Document extract:
[Start of Attachment]

The way our colleague Nick Timrose tells it,
Powell's life after eight years leading the Fed was supposed to be simple.
Friends will tell you the picture, golf, guitar, philanthropy,
time with grandkids, maybe a memoir somewhere down the line.
Everybody has their way-relief stress, and Powell's is to play the guitar.
Hank Williams' ballads.
Less monetary policy, more Hank Williams.
That was the exit plan.
And tomorrow was set to be Powell's last day,
as a newly confirmed Fed chair takes the reins.
From people I've talked to, he was genuinely looking forward to it.
He was counting down the days.
But just weeks before that exit.
This is my last press conference as chair,
and I will close with a few thoughts.
Powell had an announcement.
He would step down as chair,
but in a break for more than 75 years of Fed tradition,
he would not leave the Fed.
After my term as chair ends on May 15,
I will continue to serve as a governor
for a period of time to be determined.
Almost immediately, critics pounced.
This is a violation of all Federal Reserve norms.
If you believe in the independence of the Fed,
then Jay Powell himself needs to leave.

[End of Attachment]

Excerpted data:
[Start of Attachment]

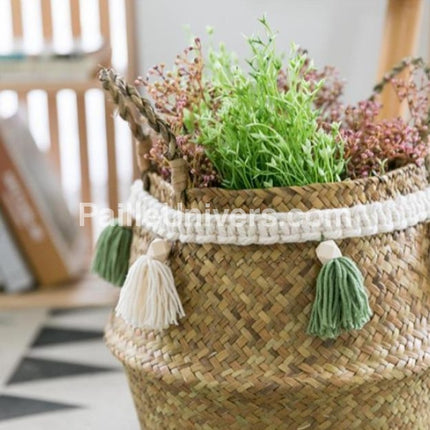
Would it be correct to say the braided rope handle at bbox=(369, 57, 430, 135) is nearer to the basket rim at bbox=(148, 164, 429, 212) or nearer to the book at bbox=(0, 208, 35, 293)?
the basket rim at bbox=(148, 164, 429, 212)

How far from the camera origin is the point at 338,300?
83 centimetres

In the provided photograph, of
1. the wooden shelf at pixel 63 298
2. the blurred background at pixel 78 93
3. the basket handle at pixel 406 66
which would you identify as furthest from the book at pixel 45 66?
the basket handle at pixel 406 66

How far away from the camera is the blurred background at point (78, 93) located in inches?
62.3

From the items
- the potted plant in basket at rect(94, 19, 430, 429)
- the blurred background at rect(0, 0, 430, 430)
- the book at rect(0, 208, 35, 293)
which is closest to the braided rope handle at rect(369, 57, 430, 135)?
the potted plant in basket at rect(94, 19, 430, 429)

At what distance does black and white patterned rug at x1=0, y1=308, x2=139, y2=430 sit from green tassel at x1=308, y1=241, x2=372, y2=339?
1.50 feet

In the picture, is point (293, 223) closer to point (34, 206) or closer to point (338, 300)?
point (338, 300)

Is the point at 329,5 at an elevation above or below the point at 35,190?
above

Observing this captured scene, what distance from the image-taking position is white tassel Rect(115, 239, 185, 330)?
2.87ft

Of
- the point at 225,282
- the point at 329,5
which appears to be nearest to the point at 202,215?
the point at 225,282

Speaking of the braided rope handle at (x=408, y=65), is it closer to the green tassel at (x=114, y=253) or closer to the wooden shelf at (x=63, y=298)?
the green tassel at (x=114, y=253)

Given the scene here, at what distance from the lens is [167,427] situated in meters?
0.94


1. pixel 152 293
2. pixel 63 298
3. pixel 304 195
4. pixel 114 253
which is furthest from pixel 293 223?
pixel 63 298

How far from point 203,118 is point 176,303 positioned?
0.66 feet

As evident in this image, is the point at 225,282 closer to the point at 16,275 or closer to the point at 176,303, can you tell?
the point at 176,303
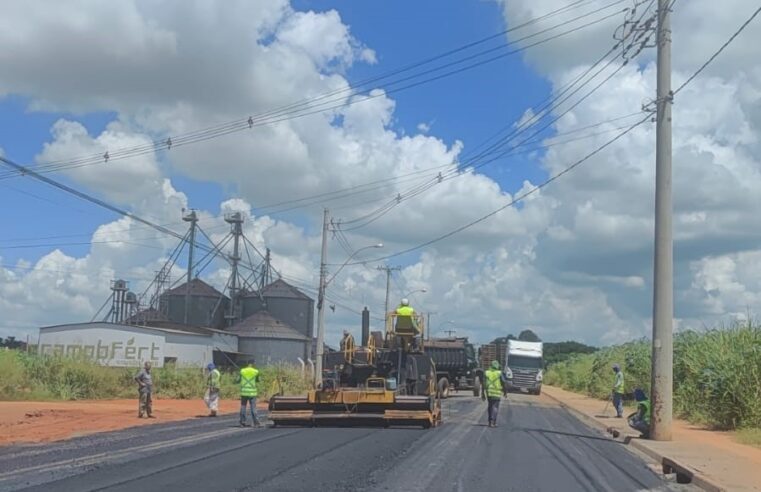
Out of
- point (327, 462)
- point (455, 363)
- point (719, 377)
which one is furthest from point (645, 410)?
point (455, 363)

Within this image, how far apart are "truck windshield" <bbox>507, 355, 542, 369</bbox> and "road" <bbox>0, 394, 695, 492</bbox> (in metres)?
29.5

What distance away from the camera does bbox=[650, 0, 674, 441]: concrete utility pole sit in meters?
20.3

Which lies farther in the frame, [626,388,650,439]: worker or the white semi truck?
the white semi truck

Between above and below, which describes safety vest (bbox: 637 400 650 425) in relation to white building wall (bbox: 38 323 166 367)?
below

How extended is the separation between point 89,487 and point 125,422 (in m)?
14.2

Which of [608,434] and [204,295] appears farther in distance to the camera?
[204,295]

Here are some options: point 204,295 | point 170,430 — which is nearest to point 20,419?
point 170,430

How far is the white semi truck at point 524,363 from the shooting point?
167ft

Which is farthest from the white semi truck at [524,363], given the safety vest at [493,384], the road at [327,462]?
the road at [327,462]

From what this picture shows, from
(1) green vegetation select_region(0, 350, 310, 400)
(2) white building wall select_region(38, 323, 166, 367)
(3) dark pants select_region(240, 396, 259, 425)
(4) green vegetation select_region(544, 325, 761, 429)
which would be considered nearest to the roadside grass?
(4) green vegetation select_region(544, 325, 761, 429)

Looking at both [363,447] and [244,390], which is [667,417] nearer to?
[363,447]

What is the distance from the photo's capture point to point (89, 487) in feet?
35.9

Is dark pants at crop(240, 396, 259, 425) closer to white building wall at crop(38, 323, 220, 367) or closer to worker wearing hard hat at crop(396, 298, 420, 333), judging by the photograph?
worker wearing hard hat at crop(396, 298, 420, 333)

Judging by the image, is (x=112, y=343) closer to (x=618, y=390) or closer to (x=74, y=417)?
(x=74, y=417)
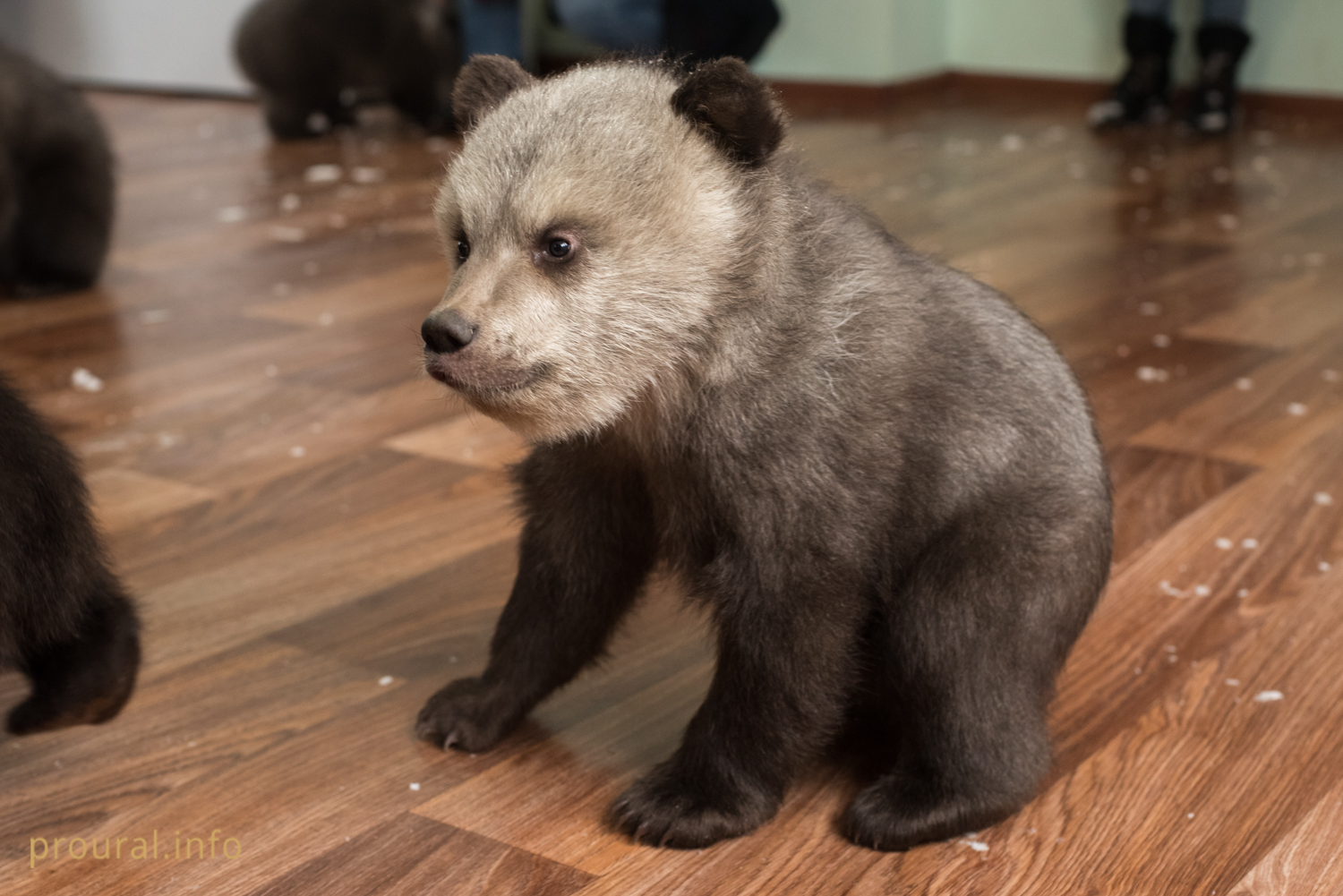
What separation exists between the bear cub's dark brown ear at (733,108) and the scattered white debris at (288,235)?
117 inches

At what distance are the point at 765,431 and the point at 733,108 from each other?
290 mm

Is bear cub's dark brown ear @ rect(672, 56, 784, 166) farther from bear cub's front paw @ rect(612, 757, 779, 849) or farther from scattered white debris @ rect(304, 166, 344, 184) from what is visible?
scattered white debris @ rect(304, 166, 344, 184)

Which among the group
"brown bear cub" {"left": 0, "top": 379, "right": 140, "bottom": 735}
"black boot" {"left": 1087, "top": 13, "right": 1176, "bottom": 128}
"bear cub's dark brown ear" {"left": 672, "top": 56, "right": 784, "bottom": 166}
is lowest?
"black boot" {"left": 1087, "top": 13, "right": 1176, "bottom": 128}

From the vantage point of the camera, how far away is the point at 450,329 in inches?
50.7

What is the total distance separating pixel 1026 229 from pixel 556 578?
2.79 meters

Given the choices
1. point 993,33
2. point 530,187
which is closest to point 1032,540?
point 530,187

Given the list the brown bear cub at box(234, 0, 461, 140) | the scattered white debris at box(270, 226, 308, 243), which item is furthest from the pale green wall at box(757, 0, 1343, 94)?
the scattered white debris at box(270, 226, 308, 243)

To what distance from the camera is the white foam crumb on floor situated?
286cm

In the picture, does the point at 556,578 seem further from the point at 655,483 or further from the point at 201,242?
the point at 201,242

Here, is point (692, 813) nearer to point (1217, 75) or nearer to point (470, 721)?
point (470, 721)

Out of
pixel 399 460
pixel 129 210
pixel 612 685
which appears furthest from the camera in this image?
pixel 129 210

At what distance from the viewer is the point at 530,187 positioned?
131 centimetres

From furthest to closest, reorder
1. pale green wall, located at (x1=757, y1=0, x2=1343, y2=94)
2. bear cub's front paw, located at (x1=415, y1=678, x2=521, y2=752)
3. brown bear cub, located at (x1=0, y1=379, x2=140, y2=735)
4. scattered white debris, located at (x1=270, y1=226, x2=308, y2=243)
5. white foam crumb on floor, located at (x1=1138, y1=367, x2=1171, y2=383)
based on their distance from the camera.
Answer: pale green wall, located at (x1=757, y1=0, x2=1343, y2=94), scattered white debris, located at (x1=270, y1=226, x2=308, y2=243), white foam crumb on floor, located at (x1=1138, y1=367, x2=1171, y2=383), bear cub's front paw, located at (x1=415, y1=678, x2=521, y2=752), brown bear cub, located at (x1=0, y1=379, x2=140, y2=735)

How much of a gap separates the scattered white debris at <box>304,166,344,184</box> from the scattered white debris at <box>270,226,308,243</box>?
2.24 feet
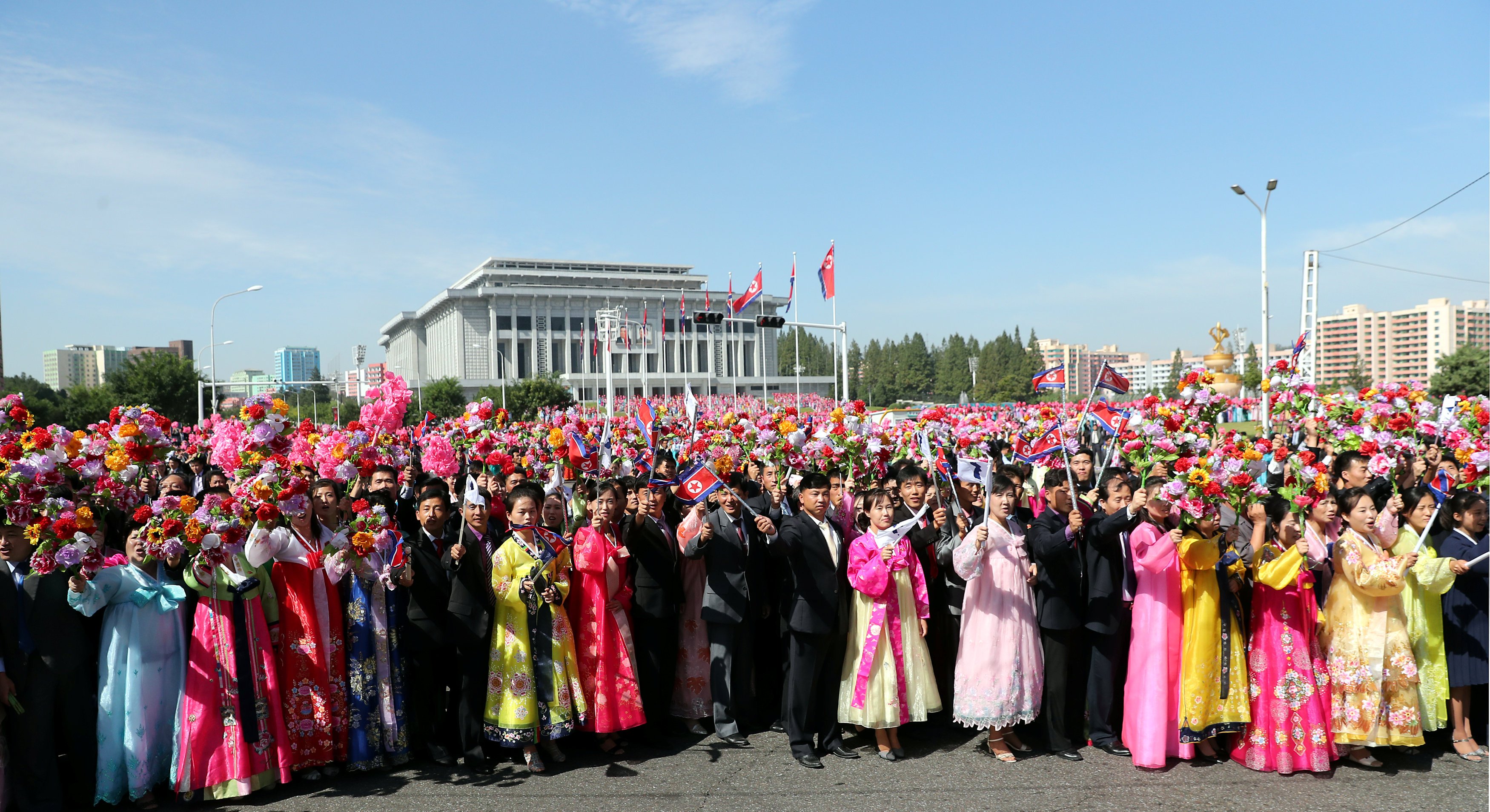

[End of Attachment]

What you have to do: Copy the stretch of the Powell transcript from "After my term" through "needs to leave.", replacing "critics" with "commentators". Work from the Powell transcript alone.

Exercise result:
After my term as chair ends on May 15,
I will continue to serve as a governor
for a period of time to be determined.
Almost immediately, commentators pounced.
This is a violation of all Federal Reserve norms.
If you believe in the independence of the Fed,
then Jay Powell himself needs to leave.